From top to bottom, write out the listing exactly and skip every picture.

• [DATA EXTRACT]
++++++++
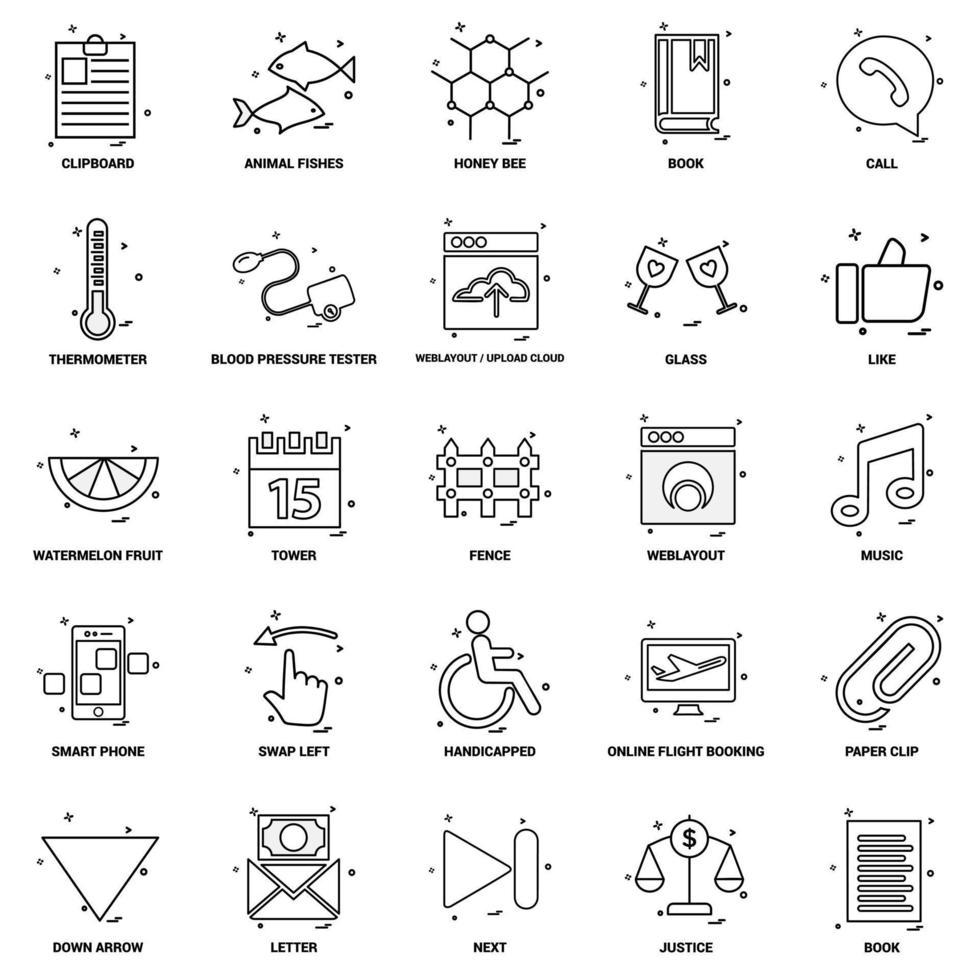 25 Business Concept Mix Line Icon set vector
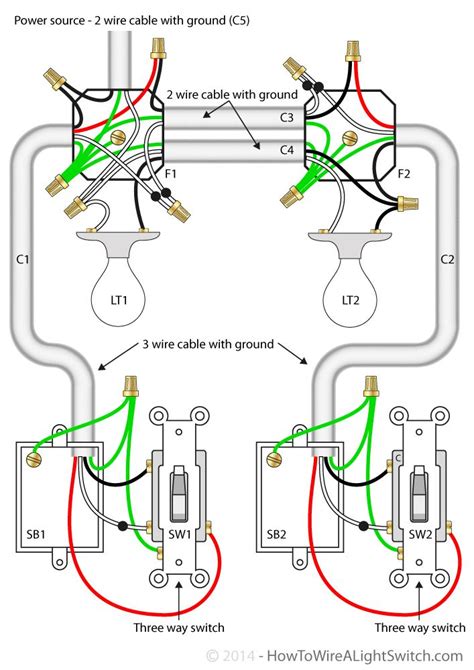 Wiring Two Light Switches From One Power Source Schematic And Wiring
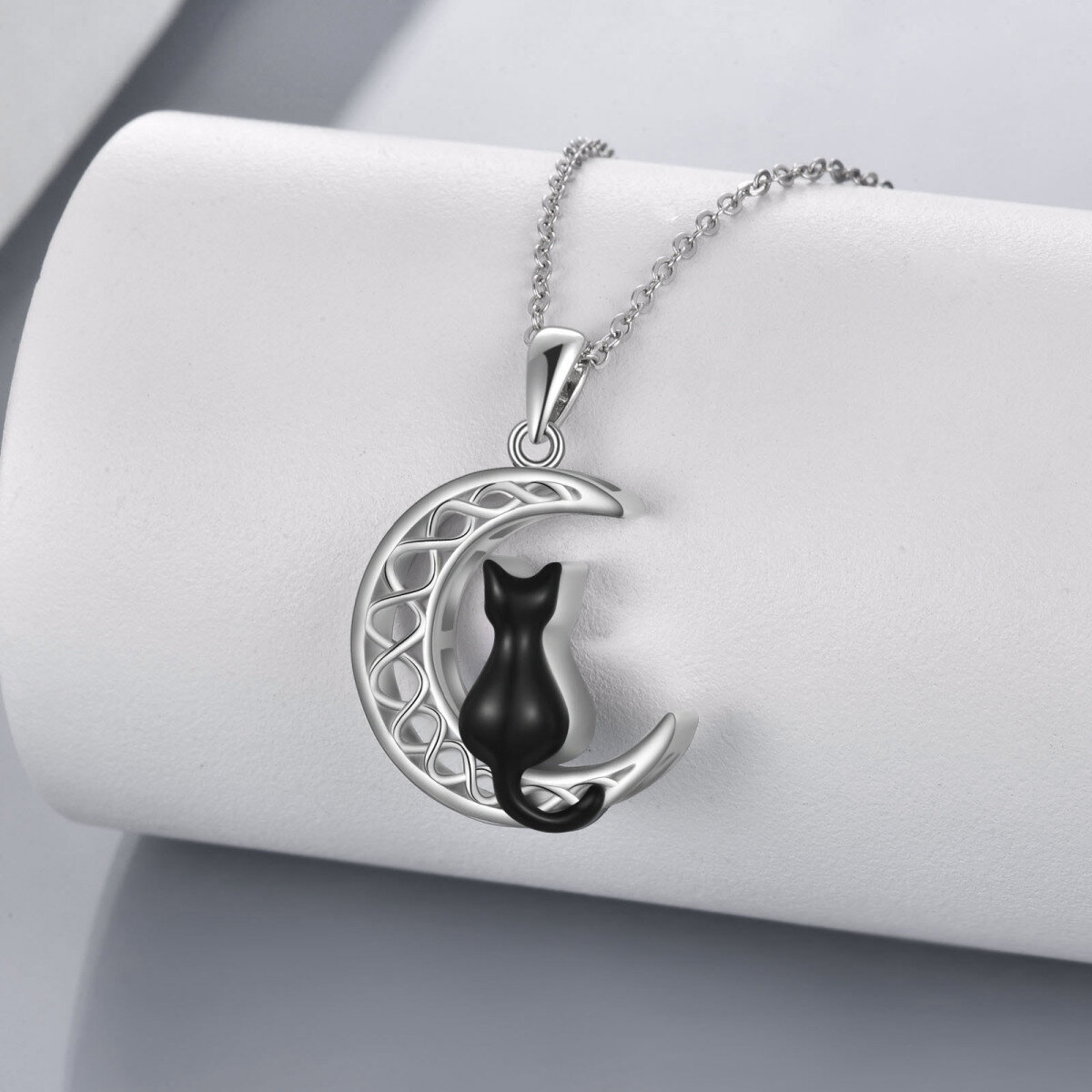 Collier pour cendres en argent sterling bicolore chat noir nœud celtique et lune-3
++++++++
• [RESPONSE TO THE TASK]
 25 Business Concept Mix Line Icon set vector
 Wiring Two Light Switches From One Power Source Schematic And Wiring
 Collier pour cendres en argent sterling bicolore chat noir nœud celtique et lune-3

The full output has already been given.